A provocative speech/essay by a prominent journalist:
Quote:
An Eye On Power
By Bill Moyers
t r u t h o u t | Address
Tuesday 25 May 2004
Delivered at the Newspaper Guild/Communication Workers of America dinner on May 19, 2004. |
http://www.truthout.org/docs_04/052604B.shtml Quote:
| the greatest moments in journalism have come not when journalists made common cause with power, but when they stood fearlessly independent of it. |
Is an independent press worth demanding? Worth fighting for? Do any of you think the US has an independent press today? Read on...
Quote:
why, when we pause to celebrate it, as we are tonight, why despite plenty of lip service on every ritual occasion to freedom of the press-why are we so uneasy, so uncertain, so anxious for our craft?
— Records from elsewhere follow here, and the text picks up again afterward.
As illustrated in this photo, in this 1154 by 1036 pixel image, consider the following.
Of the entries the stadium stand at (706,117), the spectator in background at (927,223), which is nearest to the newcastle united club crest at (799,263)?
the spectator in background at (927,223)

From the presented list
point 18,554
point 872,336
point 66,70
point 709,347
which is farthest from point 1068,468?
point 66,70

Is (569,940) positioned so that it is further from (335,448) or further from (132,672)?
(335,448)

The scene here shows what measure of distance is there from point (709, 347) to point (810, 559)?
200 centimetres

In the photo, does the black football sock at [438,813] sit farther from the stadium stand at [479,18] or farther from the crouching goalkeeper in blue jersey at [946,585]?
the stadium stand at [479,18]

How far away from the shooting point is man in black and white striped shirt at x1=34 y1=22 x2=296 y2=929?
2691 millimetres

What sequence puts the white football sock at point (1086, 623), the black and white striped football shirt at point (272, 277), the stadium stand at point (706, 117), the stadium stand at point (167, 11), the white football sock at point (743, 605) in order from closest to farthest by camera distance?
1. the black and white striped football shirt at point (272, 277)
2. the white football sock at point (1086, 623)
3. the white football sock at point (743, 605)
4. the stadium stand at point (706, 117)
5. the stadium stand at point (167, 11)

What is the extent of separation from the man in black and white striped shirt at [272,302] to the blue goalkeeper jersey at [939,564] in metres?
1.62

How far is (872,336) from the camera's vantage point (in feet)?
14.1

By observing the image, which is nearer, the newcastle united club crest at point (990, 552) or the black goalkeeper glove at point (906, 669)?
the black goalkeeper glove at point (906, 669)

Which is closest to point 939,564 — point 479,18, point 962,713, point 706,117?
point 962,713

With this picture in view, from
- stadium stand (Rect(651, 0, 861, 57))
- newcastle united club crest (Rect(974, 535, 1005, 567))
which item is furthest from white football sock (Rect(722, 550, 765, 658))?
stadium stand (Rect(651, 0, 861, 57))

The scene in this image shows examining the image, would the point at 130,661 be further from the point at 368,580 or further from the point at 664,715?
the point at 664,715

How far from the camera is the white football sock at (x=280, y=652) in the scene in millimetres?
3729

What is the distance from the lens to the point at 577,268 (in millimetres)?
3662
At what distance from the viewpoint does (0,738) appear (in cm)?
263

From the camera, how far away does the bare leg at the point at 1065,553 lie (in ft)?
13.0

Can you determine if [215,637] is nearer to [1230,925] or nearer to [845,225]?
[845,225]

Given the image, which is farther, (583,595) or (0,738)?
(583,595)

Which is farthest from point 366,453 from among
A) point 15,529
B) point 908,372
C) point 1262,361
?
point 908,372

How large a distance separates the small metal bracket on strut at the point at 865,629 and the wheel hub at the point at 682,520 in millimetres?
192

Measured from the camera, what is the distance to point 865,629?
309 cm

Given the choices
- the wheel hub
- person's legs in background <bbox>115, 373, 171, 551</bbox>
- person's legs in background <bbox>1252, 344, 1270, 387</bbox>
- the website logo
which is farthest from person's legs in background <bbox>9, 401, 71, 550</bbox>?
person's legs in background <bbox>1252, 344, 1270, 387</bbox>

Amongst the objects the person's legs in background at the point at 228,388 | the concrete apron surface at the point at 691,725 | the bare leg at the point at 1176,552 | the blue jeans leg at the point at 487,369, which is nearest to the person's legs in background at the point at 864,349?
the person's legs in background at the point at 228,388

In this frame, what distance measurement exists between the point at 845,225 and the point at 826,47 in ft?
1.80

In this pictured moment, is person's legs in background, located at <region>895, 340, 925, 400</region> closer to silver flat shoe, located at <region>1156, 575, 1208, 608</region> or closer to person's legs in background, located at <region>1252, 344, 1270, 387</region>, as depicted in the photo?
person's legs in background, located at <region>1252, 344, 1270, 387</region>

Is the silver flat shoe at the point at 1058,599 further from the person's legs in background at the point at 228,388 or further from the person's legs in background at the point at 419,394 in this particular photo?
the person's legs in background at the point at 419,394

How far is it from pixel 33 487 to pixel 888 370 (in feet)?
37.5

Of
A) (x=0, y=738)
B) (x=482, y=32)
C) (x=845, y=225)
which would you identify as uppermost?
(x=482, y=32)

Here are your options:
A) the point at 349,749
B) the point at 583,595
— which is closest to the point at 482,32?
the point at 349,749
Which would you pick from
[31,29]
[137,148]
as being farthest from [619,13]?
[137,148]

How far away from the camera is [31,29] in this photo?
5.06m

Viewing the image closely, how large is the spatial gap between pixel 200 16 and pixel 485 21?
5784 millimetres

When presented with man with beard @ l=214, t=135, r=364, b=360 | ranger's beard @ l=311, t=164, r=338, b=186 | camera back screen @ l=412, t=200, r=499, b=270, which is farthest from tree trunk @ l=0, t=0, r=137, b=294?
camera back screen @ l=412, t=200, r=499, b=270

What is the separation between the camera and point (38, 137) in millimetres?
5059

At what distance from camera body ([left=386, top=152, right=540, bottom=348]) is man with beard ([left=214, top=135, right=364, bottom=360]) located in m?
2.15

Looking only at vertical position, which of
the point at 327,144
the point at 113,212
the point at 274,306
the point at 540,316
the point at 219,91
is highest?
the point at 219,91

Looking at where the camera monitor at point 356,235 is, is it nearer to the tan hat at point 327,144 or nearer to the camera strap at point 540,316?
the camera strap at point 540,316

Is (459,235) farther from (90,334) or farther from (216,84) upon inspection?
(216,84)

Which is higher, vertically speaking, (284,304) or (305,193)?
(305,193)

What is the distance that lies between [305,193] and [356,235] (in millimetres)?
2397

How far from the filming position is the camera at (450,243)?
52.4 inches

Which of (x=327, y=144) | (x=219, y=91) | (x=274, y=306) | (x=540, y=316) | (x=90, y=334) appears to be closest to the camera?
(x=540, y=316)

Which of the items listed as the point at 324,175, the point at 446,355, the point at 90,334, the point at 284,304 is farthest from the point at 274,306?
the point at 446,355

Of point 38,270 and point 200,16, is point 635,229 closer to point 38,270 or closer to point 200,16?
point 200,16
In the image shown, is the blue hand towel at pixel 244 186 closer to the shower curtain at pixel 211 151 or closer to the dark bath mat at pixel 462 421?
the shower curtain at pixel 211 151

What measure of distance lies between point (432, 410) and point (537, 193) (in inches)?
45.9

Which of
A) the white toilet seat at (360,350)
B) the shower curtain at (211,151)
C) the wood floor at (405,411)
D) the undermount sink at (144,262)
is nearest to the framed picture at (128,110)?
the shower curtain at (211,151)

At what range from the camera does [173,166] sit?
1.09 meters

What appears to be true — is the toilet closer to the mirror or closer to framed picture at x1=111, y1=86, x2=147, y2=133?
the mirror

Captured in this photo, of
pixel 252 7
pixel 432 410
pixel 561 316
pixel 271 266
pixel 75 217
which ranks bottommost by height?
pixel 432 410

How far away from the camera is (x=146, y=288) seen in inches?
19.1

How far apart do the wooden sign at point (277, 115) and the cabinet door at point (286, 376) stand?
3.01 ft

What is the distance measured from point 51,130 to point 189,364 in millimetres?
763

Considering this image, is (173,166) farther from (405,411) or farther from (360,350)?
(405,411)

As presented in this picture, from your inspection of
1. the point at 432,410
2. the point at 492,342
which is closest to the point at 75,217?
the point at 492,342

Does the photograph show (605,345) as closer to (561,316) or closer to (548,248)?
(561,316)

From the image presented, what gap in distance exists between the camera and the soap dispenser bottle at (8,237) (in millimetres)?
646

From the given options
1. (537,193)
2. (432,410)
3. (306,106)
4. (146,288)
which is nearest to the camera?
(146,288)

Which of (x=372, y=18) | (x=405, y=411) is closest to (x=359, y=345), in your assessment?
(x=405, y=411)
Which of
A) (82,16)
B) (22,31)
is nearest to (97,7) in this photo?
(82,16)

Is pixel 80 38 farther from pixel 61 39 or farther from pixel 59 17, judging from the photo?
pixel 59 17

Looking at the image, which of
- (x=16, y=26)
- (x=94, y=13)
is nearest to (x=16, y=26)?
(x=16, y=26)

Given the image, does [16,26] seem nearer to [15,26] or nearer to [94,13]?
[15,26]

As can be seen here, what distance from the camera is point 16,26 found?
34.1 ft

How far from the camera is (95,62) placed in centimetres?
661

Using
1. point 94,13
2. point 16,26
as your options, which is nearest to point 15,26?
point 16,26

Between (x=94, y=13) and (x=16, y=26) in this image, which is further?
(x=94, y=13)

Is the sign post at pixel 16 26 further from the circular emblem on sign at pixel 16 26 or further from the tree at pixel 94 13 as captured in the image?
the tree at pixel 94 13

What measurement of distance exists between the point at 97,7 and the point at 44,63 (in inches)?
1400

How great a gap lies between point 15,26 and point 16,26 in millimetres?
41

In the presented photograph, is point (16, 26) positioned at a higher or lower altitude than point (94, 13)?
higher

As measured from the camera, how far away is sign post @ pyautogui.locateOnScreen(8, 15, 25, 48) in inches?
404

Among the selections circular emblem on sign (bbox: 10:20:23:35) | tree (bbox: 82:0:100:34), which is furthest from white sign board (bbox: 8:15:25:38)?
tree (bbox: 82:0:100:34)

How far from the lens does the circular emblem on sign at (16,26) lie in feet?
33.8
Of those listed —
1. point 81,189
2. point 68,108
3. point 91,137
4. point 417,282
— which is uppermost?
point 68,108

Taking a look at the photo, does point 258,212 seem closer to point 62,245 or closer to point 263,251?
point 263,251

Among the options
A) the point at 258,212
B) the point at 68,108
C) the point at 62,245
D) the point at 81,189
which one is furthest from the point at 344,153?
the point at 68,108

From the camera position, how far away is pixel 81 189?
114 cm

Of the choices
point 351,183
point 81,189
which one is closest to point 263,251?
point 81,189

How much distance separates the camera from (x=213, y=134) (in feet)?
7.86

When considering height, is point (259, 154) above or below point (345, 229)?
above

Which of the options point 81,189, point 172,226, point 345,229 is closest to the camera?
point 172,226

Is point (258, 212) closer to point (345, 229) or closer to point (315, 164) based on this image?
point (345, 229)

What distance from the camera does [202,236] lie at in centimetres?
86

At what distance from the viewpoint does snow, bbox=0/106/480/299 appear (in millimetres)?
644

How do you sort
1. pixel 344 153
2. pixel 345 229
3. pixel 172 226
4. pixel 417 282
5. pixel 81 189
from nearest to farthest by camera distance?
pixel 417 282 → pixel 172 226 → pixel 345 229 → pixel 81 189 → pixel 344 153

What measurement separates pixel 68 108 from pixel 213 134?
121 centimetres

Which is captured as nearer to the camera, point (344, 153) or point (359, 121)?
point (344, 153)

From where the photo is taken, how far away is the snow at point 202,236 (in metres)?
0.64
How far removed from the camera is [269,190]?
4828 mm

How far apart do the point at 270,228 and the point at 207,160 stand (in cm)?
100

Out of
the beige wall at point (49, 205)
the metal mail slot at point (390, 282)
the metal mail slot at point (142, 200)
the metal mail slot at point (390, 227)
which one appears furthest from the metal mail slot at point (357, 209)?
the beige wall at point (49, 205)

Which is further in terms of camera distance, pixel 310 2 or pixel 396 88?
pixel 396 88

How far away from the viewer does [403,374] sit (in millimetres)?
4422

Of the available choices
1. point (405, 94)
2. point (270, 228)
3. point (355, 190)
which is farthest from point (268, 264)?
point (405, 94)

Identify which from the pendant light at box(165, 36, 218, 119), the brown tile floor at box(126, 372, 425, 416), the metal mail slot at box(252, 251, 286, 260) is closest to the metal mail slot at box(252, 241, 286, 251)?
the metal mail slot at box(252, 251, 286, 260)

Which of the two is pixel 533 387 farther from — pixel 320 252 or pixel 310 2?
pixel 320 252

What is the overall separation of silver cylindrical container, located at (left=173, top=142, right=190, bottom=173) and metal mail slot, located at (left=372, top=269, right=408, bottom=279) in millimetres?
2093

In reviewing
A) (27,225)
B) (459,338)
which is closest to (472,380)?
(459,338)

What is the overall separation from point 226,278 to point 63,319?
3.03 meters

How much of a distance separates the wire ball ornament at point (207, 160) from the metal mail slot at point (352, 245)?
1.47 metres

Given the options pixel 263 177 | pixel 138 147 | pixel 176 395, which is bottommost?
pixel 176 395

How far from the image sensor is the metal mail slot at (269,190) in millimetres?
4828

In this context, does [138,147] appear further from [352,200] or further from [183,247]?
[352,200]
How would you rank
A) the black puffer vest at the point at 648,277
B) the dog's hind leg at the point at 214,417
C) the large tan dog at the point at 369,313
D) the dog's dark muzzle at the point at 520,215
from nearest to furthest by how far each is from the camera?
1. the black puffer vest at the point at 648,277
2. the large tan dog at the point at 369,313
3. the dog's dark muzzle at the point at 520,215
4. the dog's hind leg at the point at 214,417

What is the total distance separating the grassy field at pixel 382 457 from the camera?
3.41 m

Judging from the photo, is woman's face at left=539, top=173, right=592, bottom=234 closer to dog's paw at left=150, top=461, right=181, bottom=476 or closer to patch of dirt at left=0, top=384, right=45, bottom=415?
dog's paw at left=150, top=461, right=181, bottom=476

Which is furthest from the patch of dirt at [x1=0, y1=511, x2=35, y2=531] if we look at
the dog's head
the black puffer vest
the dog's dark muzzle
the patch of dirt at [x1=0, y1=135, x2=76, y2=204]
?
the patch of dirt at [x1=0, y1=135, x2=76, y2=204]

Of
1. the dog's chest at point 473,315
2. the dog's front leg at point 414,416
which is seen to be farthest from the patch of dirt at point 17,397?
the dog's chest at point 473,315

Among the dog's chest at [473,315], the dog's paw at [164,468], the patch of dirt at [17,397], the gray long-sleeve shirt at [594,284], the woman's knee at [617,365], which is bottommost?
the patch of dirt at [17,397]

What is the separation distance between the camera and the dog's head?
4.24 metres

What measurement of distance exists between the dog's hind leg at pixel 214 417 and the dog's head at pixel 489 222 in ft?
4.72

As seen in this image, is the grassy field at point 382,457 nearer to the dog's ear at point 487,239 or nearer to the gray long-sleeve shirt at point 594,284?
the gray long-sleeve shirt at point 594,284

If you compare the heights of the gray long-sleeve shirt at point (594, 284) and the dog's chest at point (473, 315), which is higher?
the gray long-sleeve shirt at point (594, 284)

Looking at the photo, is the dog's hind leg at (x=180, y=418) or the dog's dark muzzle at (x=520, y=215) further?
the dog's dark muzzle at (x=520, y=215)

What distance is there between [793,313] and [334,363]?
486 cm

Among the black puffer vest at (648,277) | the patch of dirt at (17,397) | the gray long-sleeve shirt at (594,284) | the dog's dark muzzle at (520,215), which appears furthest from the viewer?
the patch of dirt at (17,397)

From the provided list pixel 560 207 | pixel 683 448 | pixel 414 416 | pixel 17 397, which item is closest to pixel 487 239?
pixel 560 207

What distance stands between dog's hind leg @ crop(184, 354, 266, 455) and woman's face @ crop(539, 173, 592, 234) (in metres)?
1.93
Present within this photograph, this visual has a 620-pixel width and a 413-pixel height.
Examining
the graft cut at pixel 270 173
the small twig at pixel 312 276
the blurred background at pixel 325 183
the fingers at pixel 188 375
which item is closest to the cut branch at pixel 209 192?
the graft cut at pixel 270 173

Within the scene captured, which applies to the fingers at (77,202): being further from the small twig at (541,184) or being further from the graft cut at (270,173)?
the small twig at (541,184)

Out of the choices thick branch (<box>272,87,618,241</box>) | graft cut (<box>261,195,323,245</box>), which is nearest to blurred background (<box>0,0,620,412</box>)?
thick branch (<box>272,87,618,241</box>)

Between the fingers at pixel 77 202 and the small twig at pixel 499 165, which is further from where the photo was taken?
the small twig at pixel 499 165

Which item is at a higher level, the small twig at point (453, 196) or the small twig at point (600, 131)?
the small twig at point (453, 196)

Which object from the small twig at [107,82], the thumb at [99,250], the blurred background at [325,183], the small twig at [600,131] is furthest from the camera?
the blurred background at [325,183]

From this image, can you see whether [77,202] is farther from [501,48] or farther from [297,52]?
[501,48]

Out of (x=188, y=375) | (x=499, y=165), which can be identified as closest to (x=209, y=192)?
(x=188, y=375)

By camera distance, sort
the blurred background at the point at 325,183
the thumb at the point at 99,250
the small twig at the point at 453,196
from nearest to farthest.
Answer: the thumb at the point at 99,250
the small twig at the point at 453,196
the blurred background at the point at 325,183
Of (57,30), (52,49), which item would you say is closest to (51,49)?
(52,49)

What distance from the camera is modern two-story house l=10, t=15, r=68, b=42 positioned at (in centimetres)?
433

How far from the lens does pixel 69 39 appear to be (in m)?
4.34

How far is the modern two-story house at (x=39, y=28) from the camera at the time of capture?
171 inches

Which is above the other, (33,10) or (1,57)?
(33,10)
Partly it's because of the secrecy. The secrecy today is so thick as to be all but impenetrable. In earlier times there were padlocks for the presses and jail cells for outspoken editors and writers as our governing bodies tried to squelch journalistic freedom with blunt instruments of the law. Now, the classifier's 'top secret' stamp, used indiscriminately, is as potent a silencer as a writ of arrest. It's so bad the president and CEO of the Associated Press, Tom Curley, last week called publicly for a media advocacy center to lobby in Washington for an open government. "You don't need to have your notebook snatched by a policeman," he said, "to know that keeping an eye on government has lately gotten a lot harder." |
Is there increasing secrecy in government, in your opinion? If so, are there legitimate reasons for increased secrecy or is it that officialdom is abusing its authority and wishes to have their misdeeds concealed?
Quote:
| It's not just government that's squeezing out this news. Some of the media giants are doing it themselves. As they consolidate ownership they are shrinking their news holes, isolating public affairs far from prime-time. A study by Mark Cooper of the Consumer Federation of America reports that nearly two-thirds of today's newspaper markets are monopolies. |
Are media monopolies contributing to the stated "press freedom" guaranteed in the First Amendment?
Quote:
| it won't be long before America is reduced to half a dozen major print organizations. According to the Non-Partisan Project for Excellence in Journalism, newspapers have 2,200 fewer employees than in 1990. The number of full-time radio news employees dropped by 44 percent between 1994 and 2000. The number of broadcast network correspondents has dropped by one third since the 1980s. And the number of TV network foreign bureaus is down by half. Except for 60 Minutes on CBS, the network prime time newsmagazines "in no way could be said to cover major news of the day." Furthermore, the report finds that 68 percent of the news on cable news channels was 'repetitious accounts of previously reported stories without any new information." |
Aah, 60 Minutes, my favorite show. The cable news shows run 24/7, but are they really contributing anything to public awareness or just background noise?
Quote:
| Meanwhile, as secrecy grows, and media conglomerates put more and more power in fewer and fewer hands, we have witnessed the rise of a new phenomenon-a quasi-official partisan press ideologically linked to an authoritarian administration that is in turn the ally and agent of powerful financial and economic interests that consider transparencies a threat to their hegemony over public opinion. This convergence dominates the marketplace of political ideas in a phenomenon unique in our history. Stretching from the editorial pages of the Wall Street Journal to Rupert Murdoch's empire to the nattering nabobs of know-nothing radio to a legion of think tanks bought and paid for by corporations circling the honey pots of government, a vast echo chamber resounds with a conformity of opinions, serving a partisan worldview cannot be proven wrong because it admits no evidence to the contrary. When you challenge them with evidence to the contrary-when you try to hold their propaganda to scrutiny-you're likely to wind up in the modern equivalent of a medieval iron maiden, between the covers, that is, of an Ann Coulter tirade, or wake up in an underground cell at FOX News, force fed leftovers from a Roger Ailes snack, and required for 24 hours a day to stare at photographs of Rupert Murdoch on the walls of the cell while listening to a piped-in Bill O'Reilly singing the Hallelujah Chorus in praise of himself. |
OK, a little polemical, but it describes a certain mentality that I encounter often right here on volconvo. Not naming any names, but you know who I mean. Come on out and fight!